Finalmente encontré una agente, una conocida en Filadelfia que era nueva en el negocio. Le enviaba cada capítulo terminado después de haber sido escrito en mi nuevo procesador de palabras (todavía escribía a mano), y enviaba extractos a editores de revistas, la mayoría en Nueva York. Todas se sumaron a mi creciente colección de cartas de rechazo.

    En mi primer semestre de la universidad, después de presentar el último de mis exámenes finales, me regalé una ida al cine. La película era «The Owl and The Pussycat» y el protagonista era un escritor perseverante. En una escena abría su buzón y sacaba una carta de rechazo. Era una escena breve y superficial —para demostrar su falta de éxito—, aun así es la única escena que recuerdo de la película. Un estudiante de primer año de universidad con sueños literarios, la vi con anhelo romántico. Para mi, el rechazo era una señal codiciada, prueba estimable de que ese hombre era lo que yo quería ser: un escritor. No podía esperar el día que recibiera rechazos editoriales. Hoy, cuando tantos editores simplemente ignoran los envíos no deseados, el valor psicológico de una respuesta es más evidente.
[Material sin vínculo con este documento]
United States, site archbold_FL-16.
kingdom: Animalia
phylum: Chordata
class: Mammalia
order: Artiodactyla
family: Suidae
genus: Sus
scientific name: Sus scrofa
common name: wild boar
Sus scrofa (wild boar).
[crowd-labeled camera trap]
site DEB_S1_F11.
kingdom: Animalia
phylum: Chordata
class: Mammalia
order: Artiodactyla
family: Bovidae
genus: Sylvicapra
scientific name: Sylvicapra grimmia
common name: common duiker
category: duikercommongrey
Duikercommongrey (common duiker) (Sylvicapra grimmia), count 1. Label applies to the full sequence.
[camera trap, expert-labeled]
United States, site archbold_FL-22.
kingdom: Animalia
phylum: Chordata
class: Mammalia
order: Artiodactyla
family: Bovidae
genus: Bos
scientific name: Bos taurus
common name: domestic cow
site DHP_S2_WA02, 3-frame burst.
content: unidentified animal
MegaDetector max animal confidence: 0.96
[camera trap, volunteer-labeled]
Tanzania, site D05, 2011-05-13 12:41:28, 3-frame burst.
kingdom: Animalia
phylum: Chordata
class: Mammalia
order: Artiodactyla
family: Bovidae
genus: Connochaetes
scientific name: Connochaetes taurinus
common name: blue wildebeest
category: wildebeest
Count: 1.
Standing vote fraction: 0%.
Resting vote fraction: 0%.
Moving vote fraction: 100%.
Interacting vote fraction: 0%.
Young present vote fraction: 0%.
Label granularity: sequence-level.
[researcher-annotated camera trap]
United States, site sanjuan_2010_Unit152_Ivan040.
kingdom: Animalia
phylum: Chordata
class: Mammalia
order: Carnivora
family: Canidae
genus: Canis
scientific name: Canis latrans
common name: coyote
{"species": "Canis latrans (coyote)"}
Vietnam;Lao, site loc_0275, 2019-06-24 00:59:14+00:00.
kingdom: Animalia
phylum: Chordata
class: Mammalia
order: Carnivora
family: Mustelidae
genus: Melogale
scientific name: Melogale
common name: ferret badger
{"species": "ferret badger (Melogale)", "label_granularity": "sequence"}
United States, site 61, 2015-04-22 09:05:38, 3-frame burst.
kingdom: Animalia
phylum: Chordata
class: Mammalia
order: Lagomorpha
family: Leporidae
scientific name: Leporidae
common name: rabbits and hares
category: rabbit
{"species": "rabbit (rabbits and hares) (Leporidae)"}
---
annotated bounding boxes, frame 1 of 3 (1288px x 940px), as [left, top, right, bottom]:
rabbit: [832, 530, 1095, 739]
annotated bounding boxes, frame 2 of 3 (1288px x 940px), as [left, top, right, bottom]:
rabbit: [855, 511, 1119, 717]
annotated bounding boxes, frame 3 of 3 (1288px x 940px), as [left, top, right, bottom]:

Un rechazo, aunque decepcionante, es, sin embargo, una afirmación, un reconocimiento de que eres un escritor que ha escrito algo. Una falta de respuesta parece sugerir tu nula existencia.

    ¿Los neuróticos son atraídos naturalmente a escribir, o es que pasar una vida dependiendo de la aprobación de otros simplemente hace que uno se vuelva neurótico?

    Unas semanas antes de navidad regresé del trabajo a casa y encontré una carta de Ploughshares en mi buzón. La carta decía que Philip Levine, su siguiente editor invitado, había aceptado mi «Diario de ley marcial» (Martial Law Journal) para ser publicado.

    La dificultad del béisbol a menudo se ilustra con el hecho de que los mejores bateadores fallan dos terceras partes del tiempo. Los freelancers tienen peores porcentajes. Pasamos meses sin acertar un hit, aguantando depresiones que terminarían con la carrera de cualquier jugador de ligas mayores. Pero no mantenemos los promedios por la simple razón de que una aceptación desvanece todos los rechazos anteriores. Esa es la gran belleza, la gracia salvadora de la escritura: todo lo que necesitas es un editor o una editorial, que diga sí, y entonces todo lo que vino antes se vuelve inmaterial. Una aceptación no sólo es un home run, es un jonrón que, milagrosamente, borra cada strike out, ground out y pop up que le precedieron.  

    Tras dos años y cuarenta y un rechazos (para aquellos no escritores que desean hacer el cálculo) mi libro fue aceptado por Ticknor & Fields, en aquel entonces una editorial de Houghton Mifflin. Obtuvo una crítica en el New York Times Book Review y una breve reseña en The New Yorker, que tuvo grandes elogios por el capítulo de la peregrinación.


Nota del editor: ¹ Los factores contribuyentes hacen alusión a la situación política y cultural de una sociedad determinada.